• [ESTRATTO FORNITO]:

=-=-=

La fascia di Van Allen è una zona toroidale all'interno della magnetosfera terrestre, in cui si accumulano particelle cariche (plasma) che in genere derivano dal vento solare. La fascia si forma poiché queste particelle vengono trattenute dal campo magnetico terrestre per effetto della forza di Lorentz. Quando queste particelle si urtano tra loro, perdono energia cinetica sotto forma di radiazione che raggiunge i 30 keV.

=-=-=

• [BLOCCO DATI]:
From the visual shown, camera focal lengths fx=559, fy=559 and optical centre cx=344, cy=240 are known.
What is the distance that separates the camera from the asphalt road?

=-=-=

• [CONSEGNE DI LAVORO]:
A – Elencate, senza ripetizioni e nell'ordine in cui compaiono, tutte le parole del testo sulla fascia di Van Allen che cominciano con la lettera «p».
B – Scrivete il seguito del testo sulla fascia di Van Allen, riprendendo subito dopo la sua ultima frase.

• [RISPOSTE]:
A – particelle, plasma, poiché, per, perdono

B –
Le fasce prendono il nome da James Van Allen,[1] a cui è attribuita la loro scoperta nel 1958.[2] La loro presenza però, era già stata teorizzata prima dell'era spaziale, da Enrico Medi, Kristian Birkeland, Carl Størmer e Nicholas Christofilos,[3] che ottennero la conferma sperimentale solo con il lancio delle missioni Explorer 1 ed Explorer 3 sotto la supervisione di James Van Allen nel 1958. I primi studi sistematici della fascia furono eseguiti grazie alle sonde Explorer 4 e Pioneer 3.[4]

Dal punto di vista strutturale, la fascia di Van Allen consiste in realtà di due fasce che circondano il nostro pianeta, una interna e una esterna. Quella interna è molto stabile ed è costituita da plasma di elettroni e di ioni positivi ad alta energia, mentre quella esterna è costituita da soli elettroni ad alta energia ed è caratterizzata da un comportamento molto più dinamico, in particolare in risposta alle tempeste solari.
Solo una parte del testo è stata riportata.